** Texto fornecido **
A destruição de Ayutthaya como ápice do conflito secular com Burma, na segunda metade do século XVIII, levou à transferência da capital a Bangkok e à tomada de poder da atual dinastia real. A época assim iniciada, e que é aquela a que se refere a pesquisa músico-cultural até o presente, não representou uma simples continuidade do passado, mas sim um período que se seguiu ao abalo da destruição do antigo centro, do término de uma situação política, de uma crise e mesmo deslocamento espacial de uma nação.. Sendo marcada por extraordinários esforços de retomada, de reconstrução, de reatamento de memória, pode-se supor supravalorizações do passado que se manifestaram na exuberância da arquitetura e das expressões culturais.

Quem visita Bangkok sem ter conhecimento do desenrolar histórico supõe tratar-se de uma cidade muito mais antiga do que é, repleta de edifícios de remotas origens, não uma cidade praticamente criada na segunda metade do século XVIII, e essa constatação deveria ser também considerada relativamente a expressões musicais.

Bangkok surge como um extraordinário fenômeno de vontade reconstrutiva, de consciência do significado da cultura para a vida da nação, uma expressão de processos culturais cujos mecanismos poderiam ser analisados e que tornam compreensíveis a extraordinária magnificência de formas e a exuberância de expressões, talvez até mesmo um exagêro e uma extravagância nos intuitos auto-afirmativos e de representação. O que vale aqui para a arquitetura e a plástica pode valer também para a música, a dança e o teatro.

Significativamente, relatos dos viajantes salientam a impressão criada pelas cerimônias com caráter encenatório na Côrte. A vontade reconfiguradora de atos cerimoniais, de prazer no jogo com formas de expressão transmitidas e assimiladas que viajantes observaram em monarcas siameses pode talvez tornar compreensível a tendência a reelaborações de materiais sonoros, de criação de arranjos sobre bases já existentes.

Uma fonte pouco considerada: relato do viajante austríaco Josef Lehnert

Apresentações musicais, danças e cerimônias constituiam elementos importantes do cerimonial da Côrte do Sião nas suas relações com representantes de países europeus e viajantes do Exterior. Compreende-se, assim, que relatos de estadias em Bangkok caracterizem-se por descrições que refletem o fascínio exercido pelas recepções no palácio real siamês. Essas descrições, por sua vez, influenciarm a imagem do Sião na Europa, que passou a ser considerado como o país de maior brilho exótico do Oriente.

** Dados do exercício **

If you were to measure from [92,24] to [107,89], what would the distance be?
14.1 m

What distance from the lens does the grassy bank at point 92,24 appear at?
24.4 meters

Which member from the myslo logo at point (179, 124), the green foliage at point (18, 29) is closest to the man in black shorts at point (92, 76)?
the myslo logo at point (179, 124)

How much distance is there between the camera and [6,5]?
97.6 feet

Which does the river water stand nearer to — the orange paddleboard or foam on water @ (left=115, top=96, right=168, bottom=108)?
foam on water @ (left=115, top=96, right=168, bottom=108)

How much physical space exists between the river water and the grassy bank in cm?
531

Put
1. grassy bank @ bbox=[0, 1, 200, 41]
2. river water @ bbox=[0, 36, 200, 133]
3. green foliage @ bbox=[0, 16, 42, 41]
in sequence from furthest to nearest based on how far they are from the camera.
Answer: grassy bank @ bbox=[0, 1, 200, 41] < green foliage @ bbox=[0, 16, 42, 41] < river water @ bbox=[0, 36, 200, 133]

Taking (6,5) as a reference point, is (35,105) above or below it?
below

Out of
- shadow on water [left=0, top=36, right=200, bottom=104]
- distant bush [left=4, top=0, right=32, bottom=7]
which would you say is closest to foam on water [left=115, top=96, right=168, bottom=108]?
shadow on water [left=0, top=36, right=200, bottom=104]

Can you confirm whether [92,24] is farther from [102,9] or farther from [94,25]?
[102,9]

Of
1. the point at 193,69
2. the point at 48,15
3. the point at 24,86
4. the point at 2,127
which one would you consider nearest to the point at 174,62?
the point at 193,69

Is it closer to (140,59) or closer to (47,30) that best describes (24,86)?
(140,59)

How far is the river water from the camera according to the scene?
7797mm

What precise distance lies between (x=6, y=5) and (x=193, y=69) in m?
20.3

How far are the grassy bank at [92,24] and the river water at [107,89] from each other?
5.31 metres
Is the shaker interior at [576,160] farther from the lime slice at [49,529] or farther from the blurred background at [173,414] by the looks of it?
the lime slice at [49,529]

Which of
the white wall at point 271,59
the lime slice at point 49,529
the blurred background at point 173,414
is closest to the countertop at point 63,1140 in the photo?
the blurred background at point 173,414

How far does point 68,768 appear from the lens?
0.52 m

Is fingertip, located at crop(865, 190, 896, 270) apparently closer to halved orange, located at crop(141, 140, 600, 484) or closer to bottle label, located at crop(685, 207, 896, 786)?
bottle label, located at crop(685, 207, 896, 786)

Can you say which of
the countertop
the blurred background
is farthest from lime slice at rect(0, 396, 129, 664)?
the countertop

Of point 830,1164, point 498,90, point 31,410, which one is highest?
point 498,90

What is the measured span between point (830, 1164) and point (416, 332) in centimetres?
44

** Descrição da tarefa **
Reproduza fielmente o trecho do texto sobre a história de Bangkok que vai de "A destruição de" até "das expressões culturais.".

** Resposta à tarefa **
A destruição de Ayutthaya como ápice do conflito secular com Burma, na segunda metade do século XVIII, levou à transferência da capital a Bangkok e à tomada de poder da atual dinastia real. A época assim iniciada, e que é aquela a que se refere a pesquisa músico-cultural até o presente, não representou uma simples continuidade do passado, mas sim um período que se seguiu ao abalo da destruição do antigo centro, do término de uma situação política, de uma crise e mesmo deslocamento espacial de uma nação.. Sendo marcada por extraordinários esforços de retomada, de reconstrução, de reatamento de memória, pode-se supor supravalorizações do passado que se manifestaram na exuberância da arquitetura e das expressões culturais.